The Royal Mint is the body permitted to manufacture, or mint, the coins of the United Kingdom. The Royal Mint originated over 1,100 years ago, producing coins for England and eventually Great Britain. Since 2010 it has operated as Royal Mint Ltd, a company owned by HM Treasury, under an exclusive contract to supply all coinage for the UK. Royal Mint Ltd is 100% owned by HM Treasury, though the latter delegates shareholder responsibilities to the Shareholder Executive.
As well as minting coins for the UK, The Royal Mint also mints and exports coins to many other countries and produces military medals, commemorative medals, and other such items for governments, schools and businesses, being known as the world's leading exporting mint. Responsibility for the security of the site falls to the Ministry of Defence Police, who provide an armed contingent.
By the time Newton arrived, the Mint had expanded to fill several rickety wooden buildings ranged around the outside of the Tower. In the eighteenth century the processes for minting coins were mechanised and rolling mills and coining presses were installed. The new machinery and the demand on space in the Tower of London following the outbreak of war with France led to a decision to move the Mint to an adjacent site in East Smithfield. The new building, designed by James Johnson and Robert Smirke, was completed in 1809, and included space for the new machinery, and accommodation for the officers and staff of the Mint.
The Royal Mint building of the 1880s
The building was rebuilt in the 1880s to accommodate new machinery which increased the capacity of the Mint. As technology changed with the introduction of electricity and demand grew, the process of rebuilding continued so that by the 1960s little of the original mint remained, apart from Smirke's 1809 building and the gatehouse in the front.
During WWII, The Royal Mint was bombed by the Germans. The Royal Mint was hit on several occasions and was put out of commission for three weeks at one point.
* * * *
**REQUEST 1**
Rewrite the paragraph of the Royal Mint text that begins "As well as minting coins for the UK" as a short list that keeps its main facts.
**REQUEST 2**
Substitute "MOD Police" for "Ministry of Defence Police" in the Royal Mint text, then give everything from "As well as minting" down to "an armed contingent." again with that change.

**RECORDS SHOWN**
* * * *
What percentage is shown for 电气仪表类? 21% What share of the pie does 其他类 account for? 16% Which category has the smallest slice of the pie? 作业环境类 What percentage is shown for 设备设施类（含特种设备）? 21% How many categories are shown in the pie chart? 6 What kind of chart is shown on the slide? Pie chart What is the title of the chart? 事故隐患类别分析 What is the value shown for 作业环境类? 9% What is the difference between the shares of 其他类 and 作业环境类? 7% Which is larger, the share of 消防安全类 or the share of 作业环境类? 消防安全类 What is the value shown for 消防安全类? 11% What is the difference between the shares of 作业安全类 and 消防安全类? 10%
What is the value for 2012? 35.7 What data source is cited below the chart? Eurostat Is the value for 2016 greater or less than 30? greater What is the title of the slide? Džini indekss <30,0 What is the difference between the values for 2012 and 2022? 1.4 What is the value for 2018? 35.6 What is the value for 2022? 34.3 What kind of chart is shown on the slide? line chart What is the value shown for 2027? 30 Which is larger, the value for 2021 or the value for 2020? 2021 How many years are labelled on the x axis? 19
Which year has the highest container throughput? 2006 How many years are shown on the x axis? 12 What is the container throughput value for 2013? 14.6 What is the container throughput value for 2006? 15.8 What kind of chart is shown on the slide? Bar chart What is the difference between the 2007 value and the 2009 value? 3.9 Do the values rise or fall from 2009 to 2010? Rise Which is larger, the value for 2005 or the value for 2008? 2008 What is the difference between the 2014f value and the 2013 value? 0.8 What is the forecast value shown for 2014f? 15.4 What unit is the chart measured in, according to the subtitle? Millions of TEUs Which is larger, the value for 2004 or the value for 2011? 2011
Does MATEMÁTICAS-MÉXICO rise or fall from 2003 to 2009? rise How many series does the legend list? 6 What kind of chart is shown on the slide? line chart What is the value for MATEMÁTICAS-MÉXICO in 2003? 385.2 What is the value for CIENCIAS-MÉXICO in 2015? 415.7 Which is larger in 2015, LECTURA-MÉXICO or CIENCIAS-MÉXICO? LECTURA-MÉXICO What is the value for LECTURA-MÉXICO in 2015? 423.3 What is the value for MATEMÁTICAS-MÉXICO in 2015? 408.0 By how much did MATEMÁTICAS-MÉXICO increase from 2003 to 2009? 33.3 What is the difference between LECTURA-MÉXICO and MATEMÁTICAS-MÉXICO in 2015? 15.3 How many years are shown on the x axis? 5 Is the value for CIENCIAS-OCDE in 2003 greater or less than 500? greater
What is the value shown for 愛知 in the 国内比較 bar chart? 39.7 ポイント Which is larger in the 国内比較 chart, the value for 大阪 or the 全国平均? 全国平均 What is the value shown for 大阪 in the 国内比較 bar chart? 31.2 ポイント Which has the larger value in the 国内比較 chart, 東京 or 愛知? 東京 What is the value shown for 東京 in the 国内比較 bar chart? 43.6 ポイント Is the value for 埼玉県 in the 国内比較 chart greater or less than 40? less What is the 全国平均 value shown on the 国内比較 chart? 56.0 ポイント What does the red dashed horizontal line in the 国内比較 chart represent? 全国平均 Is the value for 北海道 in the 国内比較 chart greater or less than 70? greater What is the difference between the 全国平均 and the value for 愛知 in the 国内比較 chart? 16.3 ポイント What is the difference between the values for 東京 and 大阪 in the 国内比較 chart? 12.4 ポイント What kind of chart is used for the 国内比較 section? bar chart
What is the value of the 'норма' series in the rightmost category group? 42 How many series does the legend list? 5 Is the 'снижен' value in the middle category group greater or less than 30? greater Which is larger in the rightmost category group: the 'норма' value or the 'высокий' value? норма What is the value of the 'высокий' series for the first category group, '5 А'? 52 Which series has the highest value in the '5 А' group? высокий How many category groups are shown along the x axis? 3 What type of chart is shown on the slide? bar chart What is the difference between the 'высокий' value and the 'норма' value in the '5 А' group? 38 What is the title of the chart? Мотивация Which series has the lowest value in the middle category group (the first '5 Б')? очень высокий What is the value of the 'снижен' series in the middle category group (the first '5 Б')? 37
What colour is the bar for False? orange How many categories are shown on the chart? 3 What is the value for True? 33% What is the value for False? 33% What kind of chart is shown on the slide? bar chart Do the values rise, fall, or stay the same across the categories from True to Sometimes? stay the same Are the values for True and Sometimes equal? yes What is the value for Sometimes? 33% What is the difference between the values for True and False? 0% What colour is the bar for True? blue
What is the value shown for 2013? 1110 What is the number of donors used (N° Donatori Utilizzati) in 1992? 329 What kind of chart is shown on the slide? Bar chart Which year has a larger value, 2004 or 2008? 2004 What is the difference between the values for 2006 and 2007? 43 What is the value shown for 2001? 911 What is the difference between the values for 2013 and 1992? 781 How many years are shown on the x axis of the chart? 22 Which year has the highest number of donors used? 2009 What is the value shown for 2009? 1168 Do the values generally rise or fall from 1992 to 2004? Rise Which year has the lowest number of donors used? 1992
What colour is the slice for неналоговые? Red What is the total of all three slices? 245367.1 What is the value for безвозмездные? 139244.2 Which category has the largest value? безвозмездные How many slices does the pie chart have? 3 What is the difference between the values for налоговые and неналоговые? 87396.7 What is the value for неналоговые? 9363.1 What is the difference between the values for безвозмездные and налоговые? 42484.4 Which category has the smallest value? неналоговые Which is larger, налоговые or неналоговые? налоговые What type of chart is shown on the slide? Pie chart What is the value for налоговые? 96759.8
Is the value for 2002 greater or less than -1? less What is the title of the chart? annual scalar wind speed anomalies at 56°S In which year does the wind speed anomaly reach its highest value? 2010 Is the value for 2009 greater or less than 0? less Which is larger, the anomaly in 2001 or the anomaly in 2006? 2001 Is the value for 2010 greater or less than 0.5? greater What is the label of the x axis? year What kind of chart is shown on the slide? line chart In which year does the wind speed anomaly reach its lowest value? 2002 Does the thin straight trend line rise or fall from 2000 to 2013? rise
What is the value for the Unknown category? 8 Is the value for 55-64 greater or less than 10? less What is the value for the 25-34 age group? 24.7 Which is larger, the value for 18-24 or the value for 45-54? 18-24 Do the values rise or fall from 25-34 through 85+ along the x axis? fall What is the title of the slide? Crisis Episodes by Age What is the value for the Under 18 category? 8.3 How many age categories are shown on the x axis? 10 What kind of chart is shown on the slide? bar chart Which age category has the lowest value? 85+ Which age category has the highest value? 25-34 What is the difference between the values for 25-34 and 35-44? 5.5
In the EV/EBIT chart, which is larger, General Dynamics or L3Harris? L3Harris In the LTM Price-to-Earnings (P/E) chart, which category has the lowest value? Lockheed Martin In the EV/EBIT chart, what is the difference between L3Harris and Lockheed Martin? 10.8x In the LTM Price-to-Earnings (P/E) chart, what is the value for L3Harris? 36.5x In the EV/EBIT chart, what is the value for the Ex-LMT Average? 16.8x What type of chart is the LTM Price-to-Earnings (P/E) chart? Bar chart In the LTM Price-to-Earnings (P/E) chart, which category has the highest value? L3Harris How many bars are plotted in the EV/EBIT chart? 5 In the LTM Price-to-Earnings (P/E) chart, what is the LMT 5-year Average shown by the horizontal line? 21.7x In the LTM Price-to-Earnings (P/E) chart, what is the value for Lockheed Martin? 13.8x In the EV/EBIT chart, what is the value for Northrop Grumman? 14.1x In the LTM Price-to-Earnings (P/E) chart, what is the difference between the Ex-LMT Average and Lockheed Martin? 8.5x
* * * *
**ANSWER SPACE 1**
- The Royal Mint mints coins for the UK and also mints and exports coins to many other countries.
- It produces military medals, commemorative medals and similar items for governments, schools and businesses.
- It is known as the world's leading exporting mint.
- The Ministry of Defence Police are responsible for the site's security and provide an armed contingent.

**ANSWER SPACE 2**
As well as minting coins for the UK, The Royal Mint also mints and exports coins to many other countries and produces military medals, commemorative medals, and other such items for governments, schools and businesses, being known as the world's leading exporting mint. Responsibility for the security of the site falls to the MOD Police, who provide an armed contingent.